## What to work on
Copy every line from the records below that carries the word "Description".

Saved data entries
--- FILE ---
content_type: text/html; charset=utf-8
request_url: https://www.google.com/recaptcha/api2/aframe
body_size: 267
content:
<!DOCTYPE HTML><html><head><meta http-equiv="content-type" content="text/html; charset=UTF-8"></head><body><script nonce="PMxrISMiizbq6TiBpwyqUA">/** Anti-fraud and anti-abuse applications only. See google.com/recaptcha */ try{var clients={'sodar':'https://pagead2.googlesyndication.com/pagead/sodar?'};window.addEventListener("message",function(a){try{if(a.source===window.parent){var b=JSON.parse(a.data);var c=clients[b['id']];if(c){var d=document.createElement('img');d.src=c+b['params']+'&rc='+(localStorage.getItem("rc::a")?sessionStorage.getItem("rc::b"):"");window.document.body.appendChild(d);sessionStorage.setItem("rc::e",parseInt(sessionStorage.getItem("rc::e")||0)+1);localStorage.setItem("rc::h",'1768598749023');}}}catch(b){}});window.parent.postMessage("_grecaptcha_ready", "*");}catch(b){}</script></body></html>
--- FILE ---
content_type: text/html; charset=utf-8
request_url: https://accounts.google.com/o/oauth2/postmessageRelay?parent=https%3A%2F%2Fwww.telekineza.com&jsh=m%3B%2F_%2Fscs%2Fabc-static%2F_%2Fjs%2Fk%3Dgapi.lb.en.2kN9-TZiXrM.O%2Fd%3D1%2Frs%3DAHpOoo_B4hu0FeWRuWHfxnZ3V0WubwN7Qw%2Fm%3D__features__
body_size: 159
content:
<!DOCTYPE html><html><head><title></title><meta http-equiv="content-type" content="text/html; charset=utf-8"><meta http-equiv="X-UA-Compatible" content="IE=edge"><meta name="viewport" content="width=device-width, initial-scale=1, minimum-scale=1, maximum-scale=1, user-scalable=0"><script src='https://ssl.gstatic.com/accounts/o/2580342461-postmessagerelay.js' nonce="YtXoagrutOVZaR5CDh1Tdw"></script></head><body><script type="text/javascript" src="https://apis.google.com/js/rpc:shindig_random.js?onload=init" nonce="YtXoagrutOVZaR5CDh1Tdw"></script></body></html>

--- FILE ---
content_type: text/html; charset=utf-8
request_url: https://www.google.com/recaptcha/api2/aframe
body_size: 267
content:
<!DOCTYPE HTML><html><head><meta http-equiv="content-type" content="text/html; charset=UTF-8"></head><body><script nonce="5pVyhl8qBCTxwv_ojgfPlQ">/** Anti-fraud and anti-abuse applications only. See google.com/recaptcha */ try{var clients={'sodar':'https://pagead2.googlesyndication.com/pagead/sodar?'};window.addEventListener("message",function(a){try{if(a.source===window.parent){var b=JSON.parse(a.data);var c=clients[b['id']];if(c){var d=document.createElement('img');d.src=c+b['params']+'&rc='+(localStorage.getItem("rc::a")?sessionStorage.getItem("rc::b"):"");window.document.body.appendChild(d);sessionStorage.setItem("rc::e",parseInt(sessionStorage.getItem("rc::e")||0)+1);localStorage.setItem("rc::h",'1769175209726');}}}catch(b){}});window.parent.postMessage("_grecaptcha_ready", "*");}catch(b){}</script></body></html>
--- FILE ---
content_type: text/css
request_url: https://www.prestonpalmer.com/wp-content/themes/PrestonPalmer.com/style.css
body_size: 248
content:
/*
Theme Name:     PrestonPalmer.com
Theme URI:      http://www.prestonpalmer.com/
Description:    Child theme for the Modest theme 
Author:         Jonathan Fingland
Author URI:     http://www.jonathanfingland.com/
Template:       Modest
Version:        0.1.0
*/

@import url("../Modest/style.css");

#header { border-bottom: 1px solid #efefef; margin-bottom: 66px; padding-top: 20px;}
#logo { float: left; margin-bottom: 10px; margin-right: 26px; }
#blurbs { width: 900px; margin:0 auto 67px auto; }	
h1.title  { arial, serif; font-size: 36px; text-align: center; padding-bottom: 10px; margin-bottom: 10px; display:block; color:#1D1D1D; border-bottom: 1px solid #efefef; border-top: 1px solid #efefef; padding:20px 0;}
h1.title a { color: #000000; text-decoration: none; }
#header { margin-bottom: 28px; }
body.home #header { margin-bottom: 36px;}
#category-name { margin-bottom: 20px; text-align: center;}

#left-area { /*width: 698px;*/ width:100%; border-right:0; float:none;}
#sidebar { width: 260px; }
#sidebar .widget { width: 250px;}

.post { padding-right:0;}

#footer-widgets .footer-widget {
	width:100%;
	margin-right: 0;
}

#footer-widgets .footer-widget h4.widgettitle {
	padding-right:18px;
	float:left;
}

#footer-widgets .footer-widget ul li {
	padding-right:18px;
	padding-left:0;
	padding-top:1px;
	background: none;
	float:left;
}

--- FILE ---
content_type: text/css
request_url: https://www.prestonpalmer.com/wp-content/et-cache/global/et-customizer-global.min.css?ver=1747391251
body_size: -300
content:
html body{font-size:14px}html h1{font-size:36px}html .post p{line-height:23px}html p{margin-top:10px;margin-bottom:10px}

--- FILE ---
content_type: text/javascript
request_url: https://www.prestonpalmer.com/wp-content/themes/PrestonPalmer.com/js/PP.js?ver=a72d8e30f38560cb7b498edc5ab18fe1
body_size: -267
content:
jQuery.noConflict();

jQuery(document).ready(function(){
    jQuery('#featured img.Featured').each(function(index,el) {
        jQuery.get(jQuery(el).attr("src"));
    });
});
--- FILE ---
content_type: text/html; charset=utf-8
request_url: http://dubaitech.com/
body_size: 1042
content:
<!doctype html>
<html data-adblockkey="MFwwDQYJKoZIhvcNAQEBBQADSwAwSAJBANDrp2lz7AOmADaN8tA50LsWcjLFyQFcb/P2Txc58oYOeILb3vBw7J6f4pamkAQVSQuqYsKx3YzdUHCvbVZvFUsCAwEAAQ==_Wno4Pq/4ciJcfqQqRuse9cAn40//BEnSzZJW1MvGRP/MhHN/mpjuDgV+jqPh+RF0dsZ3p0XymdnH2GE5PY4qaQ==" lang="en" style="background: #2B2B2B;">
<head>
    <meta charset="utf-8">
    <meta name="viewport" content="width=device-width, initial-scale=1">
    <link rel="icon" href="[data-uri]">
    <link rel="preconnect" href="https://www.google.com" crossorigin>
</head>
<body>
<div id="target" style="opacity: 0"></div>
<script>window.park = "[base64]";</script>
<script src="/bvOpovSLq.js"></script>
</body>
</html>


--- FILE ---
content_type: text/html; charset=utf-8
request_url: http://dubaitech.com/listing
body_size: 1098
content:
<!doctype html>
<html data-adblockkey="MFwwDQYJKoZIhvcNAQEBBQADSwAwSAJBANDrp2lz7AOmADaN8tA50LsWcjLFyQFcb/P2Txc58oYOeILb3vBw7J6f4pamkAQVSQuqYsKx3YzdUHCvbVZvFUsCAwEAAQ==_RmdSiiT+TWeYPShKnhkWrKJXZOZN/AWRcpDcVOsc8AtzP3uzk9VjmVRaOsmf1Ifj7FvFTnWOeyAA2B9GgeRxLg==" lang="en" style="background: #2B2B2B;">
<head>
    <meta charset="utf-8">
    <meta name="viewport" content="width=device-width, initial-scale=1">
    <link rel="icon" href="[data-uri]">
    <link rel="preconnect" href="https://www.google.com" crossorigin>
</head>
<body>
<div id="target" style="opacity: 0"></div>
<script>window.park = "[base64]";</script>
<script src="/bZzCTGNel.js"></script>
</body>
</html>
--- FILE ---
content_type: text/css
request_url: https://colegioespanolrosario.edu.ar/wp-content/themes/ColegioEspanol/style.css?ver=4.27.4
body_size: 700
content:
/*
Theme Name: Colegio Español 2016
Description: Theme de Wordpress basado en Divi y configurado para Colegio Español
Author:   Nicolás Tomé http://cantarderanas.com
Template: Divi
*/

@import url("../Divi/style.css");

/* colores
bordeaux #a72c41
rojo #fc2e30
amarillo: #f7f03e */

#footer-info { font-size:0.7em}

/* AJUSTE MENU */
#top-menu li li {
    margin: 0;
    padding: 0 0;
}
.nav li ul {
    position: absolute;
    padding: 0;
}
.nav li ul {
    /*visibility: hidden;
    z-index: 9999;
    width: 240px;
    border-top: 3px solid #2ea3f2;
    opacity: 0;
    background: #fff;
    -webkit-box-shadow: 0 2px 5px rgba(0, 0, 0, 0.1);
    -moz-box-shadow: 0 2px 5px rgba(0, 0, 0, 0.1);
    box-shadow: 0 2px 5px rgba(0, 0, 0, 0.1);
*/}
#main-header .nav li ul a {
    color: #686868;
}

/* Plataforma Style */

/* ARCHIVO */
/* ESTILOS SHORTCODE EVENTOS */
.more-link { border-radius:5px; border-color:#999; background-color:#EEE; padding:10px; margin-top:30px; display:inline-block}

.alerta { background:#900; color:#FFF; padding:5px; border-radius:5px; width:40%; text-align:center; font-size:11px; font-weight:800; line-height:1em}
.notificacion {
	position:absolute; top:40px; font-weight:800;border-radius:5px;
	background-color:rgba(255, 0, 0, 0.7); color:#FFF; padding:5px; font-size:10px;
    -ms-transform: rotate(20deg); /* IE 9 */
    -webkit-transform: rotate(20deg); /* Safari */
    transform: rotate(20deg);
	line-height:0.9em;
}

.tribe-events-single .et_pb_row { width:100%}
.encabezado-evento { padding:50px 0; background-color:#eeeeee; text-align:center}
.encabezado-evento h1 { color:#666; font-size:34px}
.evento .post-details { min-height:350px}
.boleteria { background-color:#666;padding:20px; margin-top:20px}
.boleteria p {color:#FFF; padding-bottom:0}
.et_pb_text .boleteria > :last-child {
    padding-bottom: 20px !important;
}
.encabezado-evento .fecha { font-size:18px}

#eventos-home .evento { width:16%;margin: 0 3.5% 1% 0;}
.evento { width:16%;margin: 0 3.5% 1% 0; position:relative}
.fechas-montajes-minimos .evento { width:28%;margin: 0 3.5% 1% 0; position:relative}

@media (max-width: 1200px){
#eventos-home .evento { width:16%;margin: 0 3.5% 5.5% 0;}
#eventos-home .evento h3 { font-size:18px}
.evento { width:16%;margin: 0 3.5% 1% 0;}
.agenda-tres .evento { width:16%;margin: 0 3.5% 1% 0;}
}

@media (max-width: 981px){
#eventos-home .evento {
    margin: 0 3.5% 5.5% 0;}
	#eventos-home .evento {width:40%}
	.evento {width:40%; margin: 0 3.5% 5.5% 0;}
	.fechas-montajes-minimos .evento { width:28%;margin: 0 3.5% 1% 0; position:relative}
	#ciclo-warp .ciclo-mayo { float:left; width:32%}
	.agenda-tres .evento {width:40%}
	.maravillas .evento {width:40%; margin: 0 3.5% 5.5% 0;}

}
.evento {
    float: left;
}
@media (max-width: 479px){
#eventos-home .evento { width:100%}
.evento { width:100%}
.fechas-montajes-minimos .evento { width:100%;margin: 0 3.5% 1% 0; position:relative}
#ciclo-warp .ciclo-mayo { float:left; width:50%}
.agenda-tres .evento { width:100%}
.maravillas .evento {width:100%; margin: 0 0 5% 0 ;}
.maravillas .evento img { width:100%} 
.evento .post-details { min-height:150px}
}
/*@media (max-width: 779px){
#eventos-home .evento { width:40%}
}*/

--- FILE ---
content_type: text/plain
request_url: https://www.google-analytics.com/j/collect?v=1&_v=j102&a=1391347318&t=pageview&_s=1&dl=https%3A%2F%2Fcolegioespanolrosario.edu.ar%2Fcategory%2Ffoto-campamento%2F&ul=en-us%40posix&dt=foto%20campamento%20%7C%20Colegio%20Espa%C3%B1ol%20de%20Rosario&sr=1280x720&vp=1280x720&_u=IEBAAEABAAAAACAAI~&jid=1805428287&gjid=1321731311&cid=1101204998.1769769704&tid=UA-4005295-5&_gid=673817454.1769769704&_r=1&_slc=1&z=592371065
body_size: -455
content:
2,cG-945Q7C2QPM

## The answer
Description:    Child theme for the Modest theme 
Description: Theme de Wordpress basado en Divi y configurado para Colegio Español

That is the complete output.